Provided passage:
It’s been one year since the city of Los Angeles began collecting money from a voter-approved tax on high-priced property sales. The measure’s goal was to raise up to $1 billion annually for new affordable housing and tenant protections. So far, results have been mixed.
Measure ULA levies a 4% tax on L.A. properties selling for $5 million or more, and a 5.5% tax on properties selling for $10 million or more. So far, revenue generated has come in far below initial projections, raising just $215 million since taking effect in April 2023. That’s a fraction of the $600 million to $1.1 billion voters were originally told the tax could yield.
Some housing policy experts also see signs that the tax could be deterring new development in a city that, under state law, needs to plan for nearly half a million new homes by 2029.
On the positive side, proponents say ULA funding has so far supported hundreds of proposed affordable housing units and staved off thousands of evictions by providing rent relief to tenants.

What is required:
Carry the text on Los Angeles's Measure ULA property sales tax forward, starting right after its last sentence. The items that come next are separate material and are not part of the Measure ULA text.

Entries provided:
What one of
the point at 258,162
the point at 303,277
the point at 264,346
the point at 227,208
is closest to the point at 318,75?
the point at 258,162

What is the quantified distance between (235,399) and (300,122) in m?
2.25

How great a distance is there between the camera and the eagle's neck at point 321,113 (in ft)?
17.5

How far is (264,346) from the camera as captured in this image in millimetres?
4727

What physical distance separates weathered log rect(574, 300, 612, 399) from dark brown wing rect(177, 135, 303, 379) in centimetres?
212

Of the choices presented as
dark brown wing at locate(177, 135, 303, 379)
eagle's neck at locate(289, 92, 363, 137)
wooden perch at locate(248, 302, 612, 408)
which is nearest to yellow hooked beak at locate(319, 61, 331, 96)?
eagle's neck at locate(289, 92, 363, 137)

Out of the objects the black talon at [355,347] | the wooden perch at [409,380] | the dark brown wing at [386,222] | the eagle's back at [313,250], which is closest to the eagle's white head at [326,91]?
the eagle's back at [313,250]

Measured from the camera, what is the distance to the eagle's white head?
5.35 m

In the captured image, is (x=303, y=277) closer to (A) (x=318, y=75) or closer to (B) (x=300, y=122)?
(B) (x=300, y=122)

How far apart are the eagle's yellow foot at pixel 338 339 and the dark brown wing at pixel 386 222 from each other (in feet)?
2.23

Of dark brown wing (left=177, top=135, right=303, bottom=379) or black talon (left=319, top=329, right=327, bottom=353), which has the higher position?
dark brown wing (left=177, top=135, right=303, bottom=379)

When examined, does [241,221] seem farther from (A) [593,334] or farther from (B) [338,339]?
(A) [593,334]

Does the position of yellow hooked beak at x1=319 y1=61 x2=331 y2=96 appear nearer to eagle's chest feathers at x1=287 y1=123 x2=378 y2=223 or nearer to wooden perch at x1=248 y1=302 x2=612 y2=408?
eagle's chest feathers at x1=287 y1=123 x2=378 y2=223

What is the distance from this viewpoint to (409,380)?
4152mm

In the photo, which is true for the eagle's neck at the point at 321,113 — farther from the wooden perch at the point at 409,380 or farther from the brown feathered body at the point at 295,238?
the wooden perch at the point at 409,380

Response to the exercise:
“Measure ULA has already proven to be one of the greatest revenue sources L.A. has ever seen for affordable housing,” said Joe Donlin, director of the United to House L.A. coalition, which backed the measure.
ULA has raised more in its first year than other initiatives, such as the city’s Measure HHH, which collected about $120 million per year for the development of permanent supportive apartments for the unhoused, Donlin said. A rush to sell off top-dollar homes before the tax took effect last year dampened revenues, he said, but ULA collections are on an upward trend.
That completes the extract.